Spring Fresh Hand Planes?

Tonight I was creating transition molding for my entryway from Walnut.  I planed all four face sides before applying the profile.  -grumble- ...every shaving was clinging to the plane tenaciously from static cling (it's dry here).  Flip the plane and they'd stick or cling to my arm.

I fought back.

Recalling my previous tip to eliminate static cling from floor mats, I took the dry version.  Make that the dryer version: a used dryer sheet.

I rubbed down the plane with the dryer sheet, especially the mouth and sole, and the shavings no longer stuck to the plane.  Flipped upside down, they fell from the plane and mostly didn't stick to my arm.  Joy!

The secret is an anti-static chemical in the dryer sheet.  Rubbed on the plane, it neutralizes the charge from the shavings as they come off.  Remember: used dryer sheet.  New ones have a lot of waxy substance on them to distribute "Spring Freshness".  Used ones do not.  Used ones still have enough chemical to affect the magic.

Down side is, I'm single.
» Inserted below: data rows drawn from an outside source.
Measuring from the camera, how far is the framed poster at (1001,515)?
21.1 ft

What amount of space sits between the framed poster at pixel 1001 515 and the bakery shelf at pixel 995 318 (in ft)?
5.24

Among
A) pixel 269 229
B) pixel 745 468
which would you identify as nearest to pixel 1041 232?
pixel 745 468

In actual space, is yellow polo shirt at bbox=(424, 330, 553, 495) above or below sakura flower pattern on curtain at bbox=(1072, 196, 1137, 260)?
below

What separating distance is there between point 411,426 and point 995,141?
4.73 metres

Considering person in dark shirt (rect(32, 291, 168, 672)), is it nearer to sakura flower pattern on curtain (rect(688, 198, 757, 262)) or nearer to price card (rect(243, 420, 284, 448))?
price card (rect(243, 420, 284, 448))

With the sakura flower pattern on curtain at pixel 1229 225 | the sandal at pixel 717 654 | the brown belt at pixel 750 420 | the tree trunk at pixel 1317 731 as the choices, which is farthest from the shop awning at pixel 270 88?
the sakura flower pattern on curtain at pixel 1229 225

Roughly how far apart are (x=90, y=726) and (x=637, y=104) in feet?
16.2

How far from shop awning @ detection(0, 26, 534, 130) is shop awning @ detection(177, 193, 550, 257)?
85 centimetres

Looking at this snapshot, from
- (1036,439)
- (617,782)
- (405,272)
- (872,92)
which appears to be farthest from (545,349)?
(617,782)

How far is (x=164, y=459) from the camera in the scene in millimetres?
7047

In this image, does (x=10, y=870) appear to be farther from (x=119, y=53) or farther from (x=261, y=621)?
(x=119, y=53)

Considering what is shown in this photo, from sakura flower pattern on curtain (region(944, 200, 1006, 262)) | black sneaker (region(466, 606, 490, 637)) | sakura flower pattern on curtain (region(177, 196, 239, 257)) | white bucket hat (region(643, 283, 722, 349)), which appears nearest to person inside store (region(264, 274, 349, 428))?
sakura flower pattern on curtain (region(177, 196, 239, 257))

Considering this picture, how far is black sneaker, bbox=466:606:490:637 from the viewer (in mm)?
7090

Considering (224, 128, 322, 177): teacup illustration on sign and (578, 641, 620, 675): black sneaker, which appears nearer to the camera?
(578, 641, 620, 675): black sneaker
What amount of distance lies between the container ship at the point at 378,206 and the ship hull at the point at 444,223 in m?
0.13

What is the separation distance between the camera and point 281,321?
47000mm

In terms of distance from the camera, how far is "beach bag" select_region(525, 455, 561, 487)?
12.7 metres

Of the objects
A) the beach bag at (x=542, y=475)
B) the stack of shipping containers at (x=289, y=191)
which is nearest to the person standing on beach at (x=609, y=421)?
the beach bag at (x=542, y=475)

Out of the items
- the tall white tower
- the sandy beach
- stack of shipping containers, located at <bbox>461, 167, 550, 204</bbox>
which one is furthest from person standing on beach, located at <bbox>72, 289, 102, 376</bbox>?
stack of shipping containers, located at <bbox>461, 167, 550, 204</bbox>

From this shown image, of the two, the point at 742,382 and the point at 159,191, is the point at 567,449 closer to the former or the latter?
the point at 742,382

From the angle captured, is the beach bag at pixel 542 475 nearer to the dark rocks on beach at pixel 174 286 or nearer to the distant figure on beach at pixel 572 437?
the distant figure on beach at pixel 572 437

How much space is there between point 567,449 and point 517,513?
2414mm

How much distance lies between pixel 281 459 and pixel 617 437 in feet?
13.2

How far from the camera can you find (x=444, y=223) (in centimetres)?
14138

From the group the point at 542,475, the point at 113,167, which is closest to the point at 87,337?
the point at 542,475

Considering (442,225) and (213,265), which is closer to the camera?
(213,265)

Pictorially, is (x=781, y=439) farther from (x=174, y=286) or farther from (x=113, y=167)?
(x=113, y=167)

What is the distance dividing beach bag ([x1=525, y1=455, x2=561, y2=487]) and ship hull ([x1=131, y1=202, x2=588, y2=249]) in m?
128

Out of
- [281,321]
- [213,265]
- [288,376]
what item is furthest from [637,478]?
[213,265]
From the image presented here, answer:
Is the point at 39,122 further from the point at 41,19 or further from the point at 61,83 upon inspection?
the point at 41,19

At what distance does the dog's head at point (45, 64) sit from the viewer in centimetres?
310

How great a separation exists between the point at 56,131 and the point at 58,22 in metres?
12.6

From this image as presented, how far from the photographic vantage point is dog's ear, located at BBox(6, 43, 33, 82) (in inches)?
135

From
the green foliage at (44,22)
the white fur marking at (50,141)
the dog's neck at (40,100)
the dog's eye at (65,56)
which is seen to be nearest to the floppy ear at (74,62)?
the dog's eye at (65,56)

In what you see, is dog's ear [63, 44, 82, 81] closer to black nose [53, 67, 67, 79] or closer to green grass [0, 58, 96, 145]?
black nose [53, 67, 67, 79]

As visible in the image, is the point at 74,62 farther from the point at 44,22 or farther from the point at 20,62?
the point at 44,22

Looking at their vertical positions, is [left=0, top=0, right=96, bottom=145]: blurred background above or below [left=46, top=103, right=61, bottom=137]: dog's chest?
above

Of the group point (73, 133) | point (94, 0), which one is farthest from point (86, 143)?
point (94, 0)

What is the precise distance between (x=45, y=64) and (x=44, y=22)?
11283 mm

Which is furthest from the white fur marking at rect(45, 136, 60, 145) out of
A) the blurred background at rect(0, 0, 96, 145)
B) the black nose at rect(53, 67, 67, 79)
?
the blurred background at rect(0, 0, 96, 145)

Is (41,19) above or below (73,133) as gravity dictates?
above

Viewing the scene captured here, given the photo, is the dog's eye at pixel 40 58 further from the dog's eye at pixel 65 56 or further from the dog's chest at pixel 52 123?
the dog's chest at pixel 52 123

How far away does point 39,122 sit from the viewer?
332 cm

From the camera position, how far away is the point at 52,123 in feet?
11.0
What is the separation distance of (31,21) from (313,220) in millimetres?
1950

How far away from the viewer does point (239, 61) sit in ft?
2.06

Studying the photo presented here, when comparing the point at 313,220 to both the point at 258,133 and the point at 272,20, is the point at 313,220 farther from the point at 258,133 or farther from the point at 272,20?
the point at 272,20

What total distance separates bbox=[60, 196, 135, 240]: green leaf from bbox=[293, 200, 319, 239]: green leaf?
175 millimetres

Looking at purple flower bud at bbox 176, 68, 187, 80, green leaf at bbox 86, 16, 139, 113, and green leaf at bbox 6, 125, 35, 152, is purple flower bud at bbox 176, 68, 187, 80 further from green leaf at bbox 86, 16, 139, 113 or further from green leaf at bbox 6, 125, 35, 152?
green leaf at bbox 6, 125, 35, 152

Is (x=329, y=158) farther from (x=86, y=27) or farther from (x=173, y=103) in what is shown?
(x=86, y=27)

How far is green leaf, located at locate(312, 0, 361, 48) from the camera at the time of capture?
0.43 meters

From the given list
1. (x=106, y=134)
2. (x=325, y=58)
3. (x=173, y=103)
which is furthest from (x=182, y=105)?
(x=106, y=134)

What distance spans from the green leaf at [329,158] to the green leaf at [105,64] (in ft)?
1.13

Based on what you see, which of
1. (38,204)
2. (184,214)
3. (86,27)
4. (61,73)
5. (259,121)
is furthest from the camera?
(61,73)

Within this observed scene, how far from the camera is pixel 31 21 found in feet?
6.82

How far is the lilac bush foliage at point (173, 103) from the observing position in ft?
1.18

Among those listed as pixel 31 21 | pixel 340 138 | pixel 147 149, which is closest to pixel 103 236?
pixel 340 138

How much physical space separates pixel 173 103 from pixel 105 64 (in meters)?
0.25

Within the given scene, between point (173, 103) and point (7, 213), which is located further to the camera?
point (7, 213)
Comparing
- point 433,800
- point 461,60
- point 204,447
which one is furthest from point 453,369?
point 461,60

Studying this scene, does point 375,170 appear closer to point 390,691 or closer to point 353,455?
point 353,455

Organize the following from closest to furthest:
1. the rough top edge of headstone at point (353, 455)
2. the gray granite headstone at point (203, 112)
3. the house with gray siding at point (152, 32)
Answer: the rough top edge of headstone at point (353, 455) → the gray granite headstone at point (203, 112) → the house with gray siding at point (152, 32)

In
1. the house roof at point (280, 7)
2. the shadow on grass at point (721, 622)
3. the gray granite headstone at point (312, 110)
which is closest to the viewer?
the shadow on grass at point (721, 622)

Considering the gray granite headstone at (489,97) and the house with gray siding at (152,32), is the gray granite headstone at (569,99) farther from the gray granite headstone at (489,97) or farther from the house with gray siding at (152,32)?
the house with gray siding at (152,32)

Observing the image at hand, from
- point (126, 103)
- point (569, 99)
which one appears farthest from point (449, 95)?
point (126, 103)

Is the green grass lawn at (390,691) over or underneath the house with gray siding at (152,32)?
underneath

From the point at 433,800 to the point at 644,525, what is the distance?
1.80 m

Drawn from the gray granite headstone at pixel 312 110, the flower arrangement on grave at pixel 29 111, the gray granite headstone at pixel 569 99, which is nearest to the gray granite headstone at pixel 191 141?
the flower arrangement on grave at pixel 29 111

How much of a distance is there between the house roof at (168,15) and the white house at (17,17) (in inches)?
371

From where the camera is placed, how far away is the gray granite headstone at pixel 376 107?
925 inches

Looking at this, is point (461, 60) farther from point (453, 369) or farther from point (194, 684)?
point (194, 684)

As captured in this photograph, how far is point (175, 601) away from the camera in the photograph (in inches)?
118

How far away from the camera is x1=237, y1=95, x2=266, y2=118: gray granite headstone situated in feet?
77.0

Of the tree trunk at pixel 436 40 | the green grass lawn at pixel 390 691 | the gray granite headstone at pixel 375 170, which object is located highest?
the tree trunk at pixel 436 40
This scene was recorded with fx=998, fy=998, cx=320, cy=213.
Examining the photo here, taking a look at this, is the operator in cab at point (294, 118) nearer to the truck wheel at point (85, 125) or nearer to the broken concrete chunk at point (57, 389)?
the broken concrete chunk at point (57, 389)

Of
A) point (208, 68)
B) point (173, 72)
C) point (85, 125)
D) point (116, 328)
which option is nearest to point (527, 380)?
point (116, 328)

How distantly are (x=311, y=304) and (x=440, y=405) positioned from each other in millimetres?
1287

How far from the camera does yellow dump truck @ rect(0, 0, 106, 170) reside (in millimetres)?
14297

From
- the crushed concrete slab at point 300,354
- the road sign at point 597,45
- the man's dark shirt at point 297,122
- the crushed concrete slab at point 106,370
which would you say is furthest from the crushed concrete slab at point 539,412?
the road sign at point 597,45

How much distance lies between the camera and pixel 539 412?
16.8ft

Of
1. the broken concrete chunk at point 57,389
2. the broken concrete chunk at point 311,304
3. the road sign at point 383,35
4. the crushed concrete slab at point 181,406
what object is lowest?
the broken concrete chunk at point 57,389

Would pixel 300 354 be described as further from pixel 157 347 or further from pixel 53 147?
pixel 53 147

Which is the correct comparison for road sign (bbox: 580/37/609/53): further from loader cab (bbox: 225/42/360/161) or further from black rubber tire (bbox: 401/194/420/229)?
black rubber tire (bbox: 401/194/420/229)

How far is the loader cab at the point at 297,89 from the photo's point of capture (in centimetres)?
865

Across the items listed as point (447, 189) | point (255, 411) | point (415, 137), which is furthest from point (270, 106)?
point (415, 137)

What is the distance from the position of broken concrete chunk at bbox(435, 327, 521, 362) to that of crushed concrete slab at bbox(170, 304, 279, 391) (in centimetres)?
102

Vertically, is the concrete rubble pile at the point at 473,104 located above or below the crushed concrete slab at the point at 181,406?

That sheet is probably from last year!  And here, a gratuitous shot of the planed molding.  (The multibeads go all the way across, but I couldn't get a raking light to show that well.)

To the old curmudgeons crying foul that somehow this anti-static chemical will alter the ultra-precise alloy's composition and negate all benefits of the cryogenic hardening... chill.  It's just iron.